Monday, January 28, 2008

Meanwhile, back at the (Unicode) ranch

 

I use the TStrings.ReadFromFile/WriteToFile methods all the time to read/write text files and manipulate them.  Does this mean all these files are now Unicode and I can't read/write the files in the old format?

I've gotten this specific question a few times recently, so I figured I'd address it directly.  The bottom line here is that we've got you covered.  The defaults for those TStrings methods will now write the files ANSI encoded based on the active code page and will read the files based on whether or not the file contains a Byte-Order-Mark (BOM).  If a BOM is found it will read the data encoded as the BOM indicates.  If no BOM is found it will read it as ANSI and up-convert based on the current active codepage.  All your files written with pre-Tiburón versions of Delphi will still be read in just fine, with the caveat that as long as you read with the active codepage the same as with what was written.  Likewise, any file written with Tiburón (unless you override things which I'll describe in a moment) should be readable with a the pre-Tiburón version.  At this point, only the most common BOM formats are detected (UTF16 Little-Endian, UTF16 Big-Endian and UTF8).

That's great news!  But what if I want these files to be written as Unicode?

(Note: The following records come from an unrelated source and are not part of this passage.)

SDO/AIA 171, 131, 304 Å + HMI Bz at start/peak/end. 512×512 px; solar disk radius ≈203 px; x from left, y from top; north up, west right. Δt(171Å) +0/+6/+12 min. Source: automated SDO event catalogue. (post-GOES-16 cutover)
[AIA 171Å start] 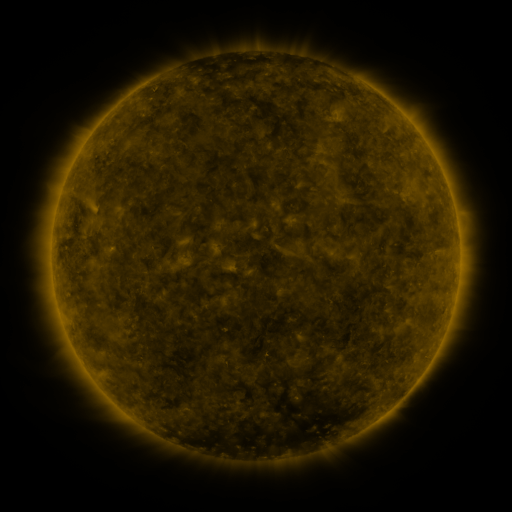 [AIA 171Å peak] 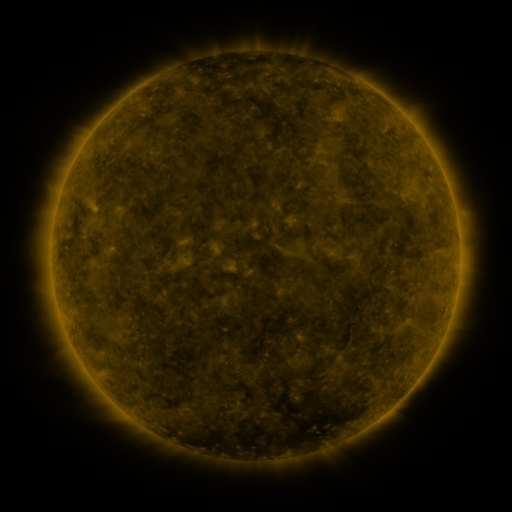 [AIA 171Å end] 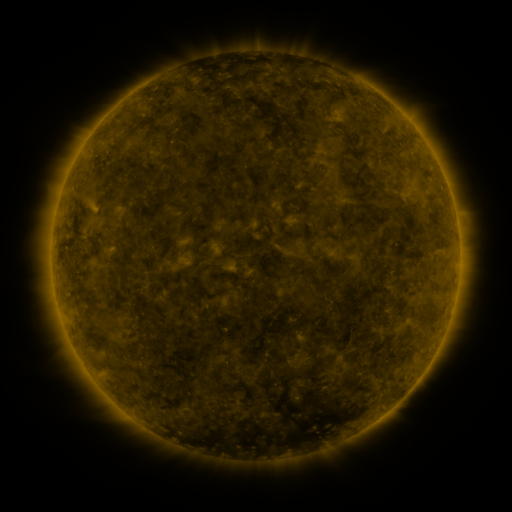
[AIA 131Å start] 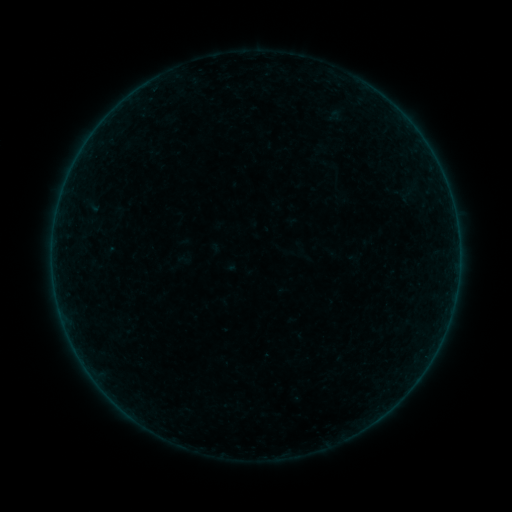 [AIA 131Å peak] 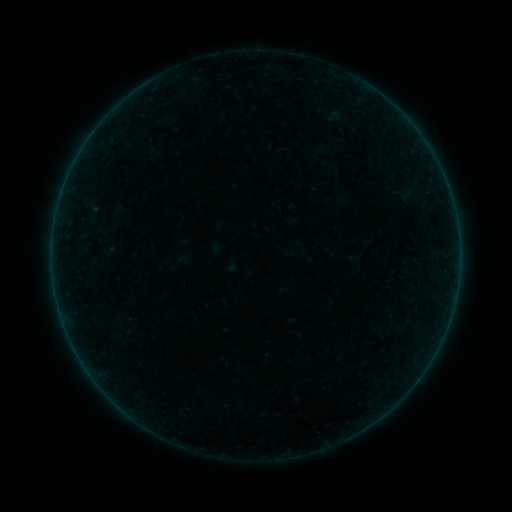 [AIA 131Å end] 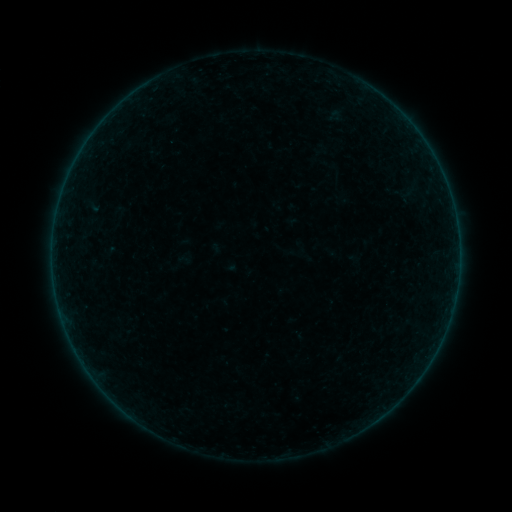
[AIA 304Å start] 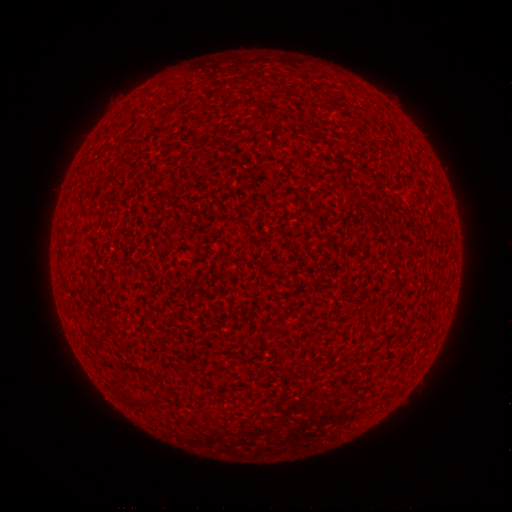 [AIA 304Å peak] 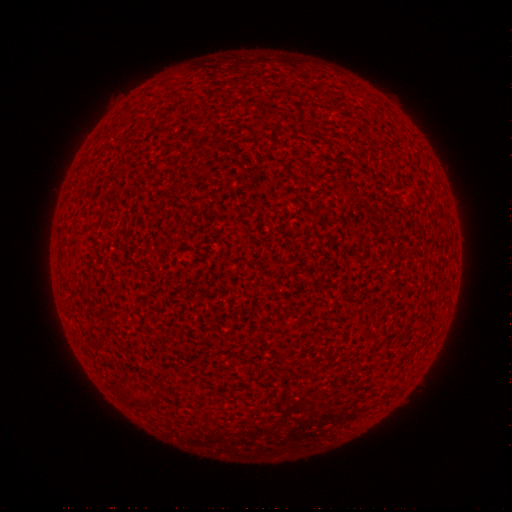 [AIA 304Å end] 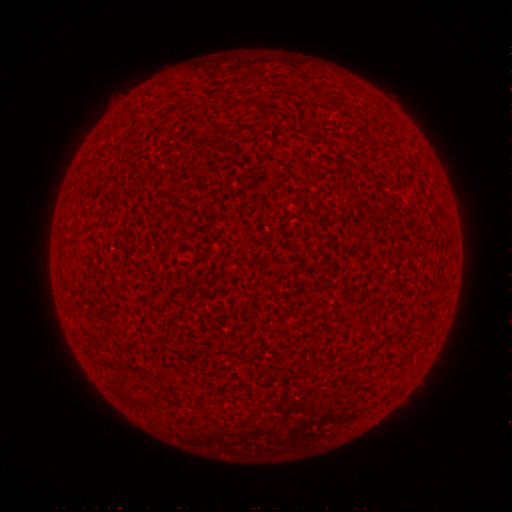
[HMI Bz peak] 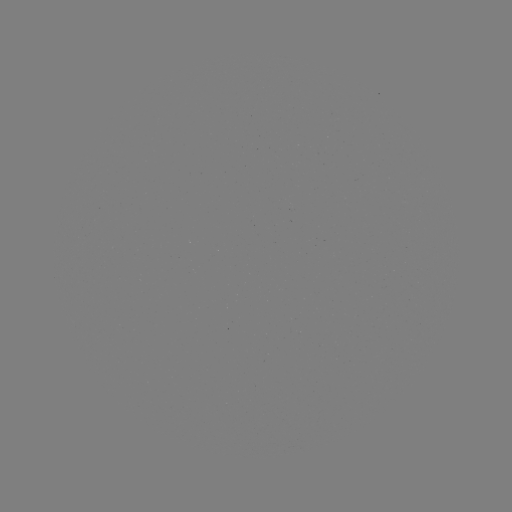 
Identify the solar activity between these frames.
A9.2 flare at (67, 330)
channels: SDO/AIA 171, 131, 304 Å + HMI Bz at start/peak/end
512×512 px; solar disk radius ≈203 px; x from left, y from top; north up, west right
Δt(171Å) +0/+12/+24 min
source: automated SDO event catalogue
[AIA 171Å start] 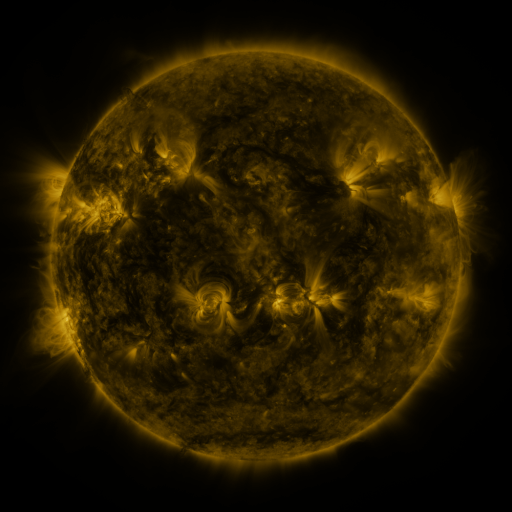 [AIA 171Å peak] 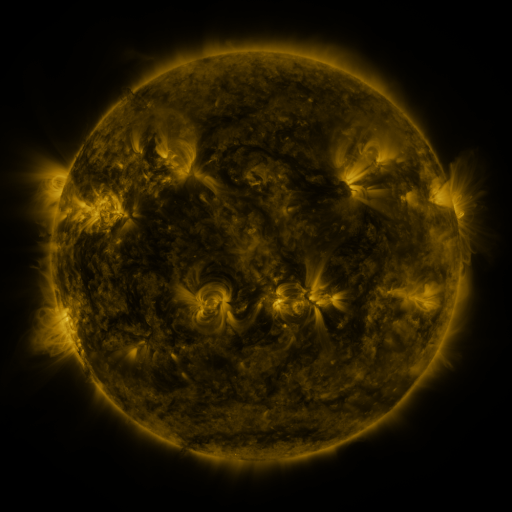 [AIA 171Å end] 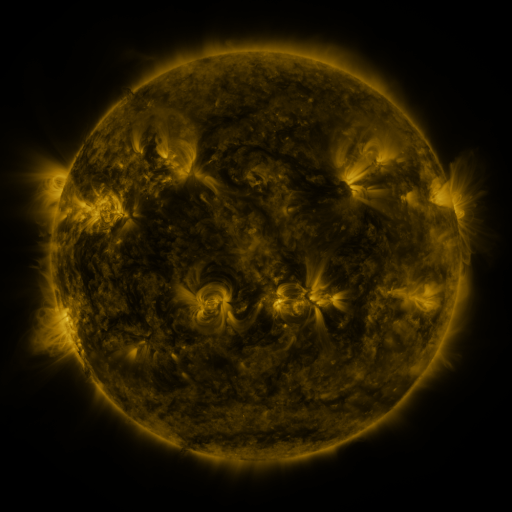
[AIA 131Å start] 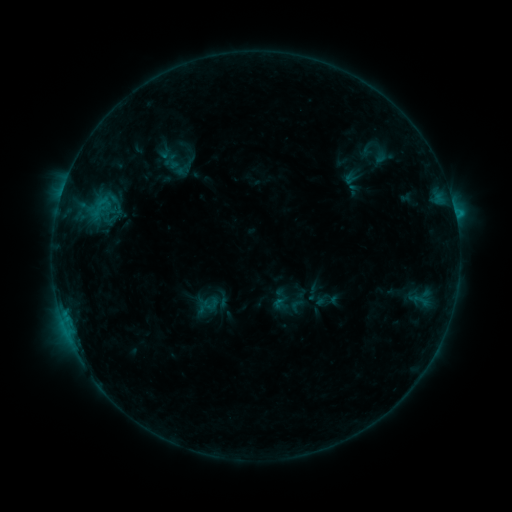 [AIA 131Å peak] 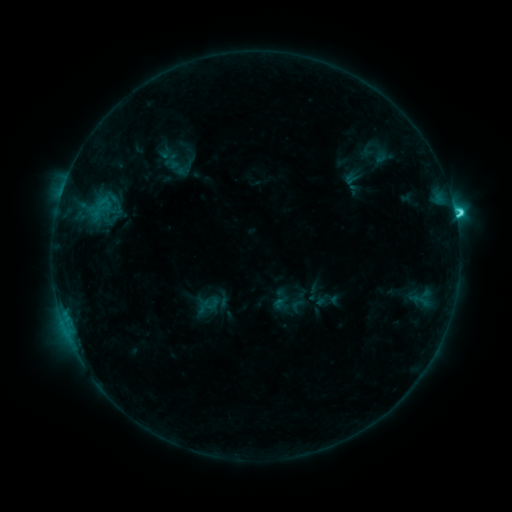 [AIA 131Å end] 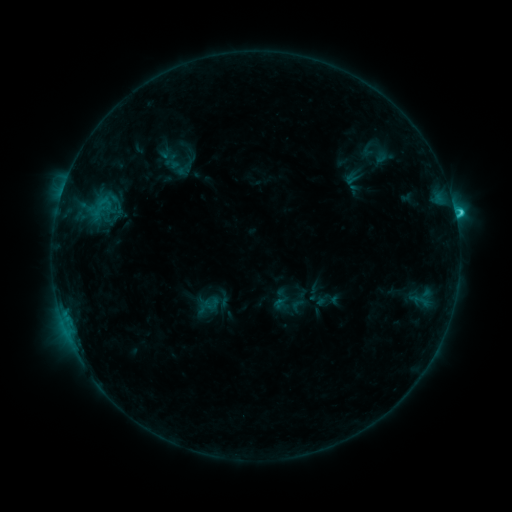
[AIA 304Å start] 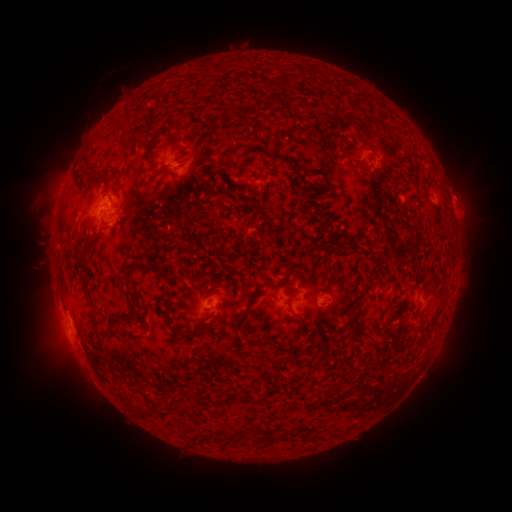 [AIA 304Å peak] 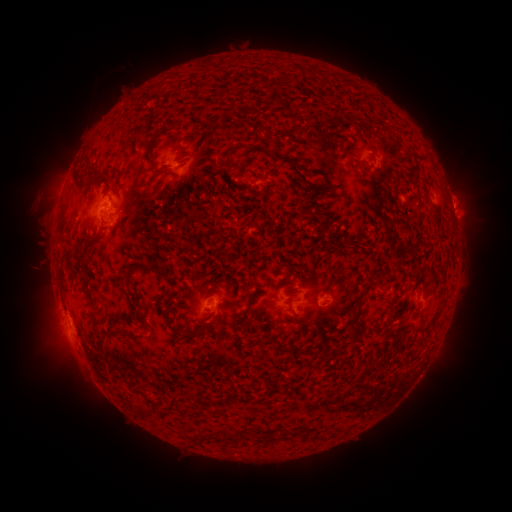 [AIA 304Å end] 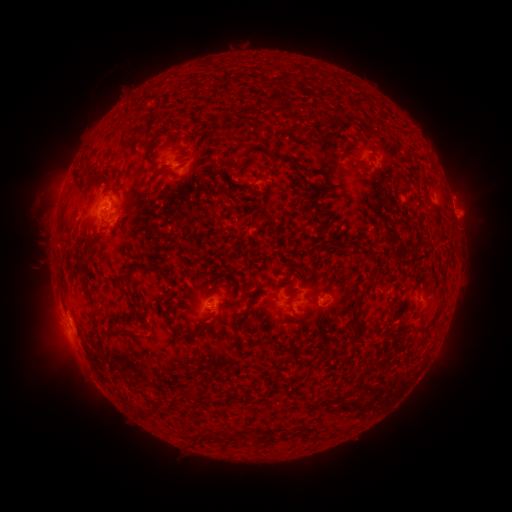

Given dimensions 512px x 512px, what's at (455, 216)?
C3.1 flare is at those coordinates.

We realize that many Delphi applications will need to continue to interact with other applications or datasources, many of which can only handle data in ANSI or even ASCII.  This is why TStrings exhibit the default behavior I described above.  However, many of you will want to read/write text data using the TStrings class a loss-less Unicode format, be that Little-Endian UTF16, Big-Endian UTF16, UTF8, UTF7, etc...  This led us to introduce a new TEncoding class to SysUtils.pas.  This class is very similar in methods and functionality that you can find in the System.Text.Encoding class in the .NET Framework.  That class contains several static functions that return standard instances of TEncoding class descendants that handle many of the common encoding formats.  You can also create your own TEncoding class descendant should you feel the need to handle encodings that may be unique to your situation (say, for Base64 or Quoted-Printable).

The TEncoding class is key to how the TStrings class now handles being able to read/write its contents in the various formats.  There are now overloaded versions of the TStrings.ReadFrom/WriteToXXXX functions that now take an instance of a TEncoding class.  In most cases you'll just want to pass in one of the singleton versions that you can obtain by calling one of the class static methods on the TEncoding class.  For instance, suppose you want to write the data out as UTF8, you'd call it like this:

var
S: TStringList;
begin
S := TStringList.Create;
...
S.WriteToFile('config.txt', TEncoding.GetUTF8);
...
end;

Without the extra parameter, 'config.txt' would simply be converted and written out as ANSI encoded based on the current active codepage.  The interesting thing to note here is that you don't need to change the read code since TStrings will automatically detect the encoding based on the BOM and do the right thing.  If you wanted to force the file to read and written using a specific codepage, you can create an instance of TMBCSEncoding and pass in the code page you want to use into the constructor.  Then you use that instance to read and write the file since the specific codepage may not match the user's active codepage.


I use INI files for configuration and extensively use TIniFile and TMemIniFile.  What about those?


The same thing holds for these classes in that the data will be read and written as ANSI data.  Since INI files have always been traditionally ANSI (ASCII) encoded, it may not make sense to convert these.  It will depend on the needs of your application.  If, you do wish to change to use a Unicode format, we'll offer ways to use the TEncoding classes to accomplish that as well.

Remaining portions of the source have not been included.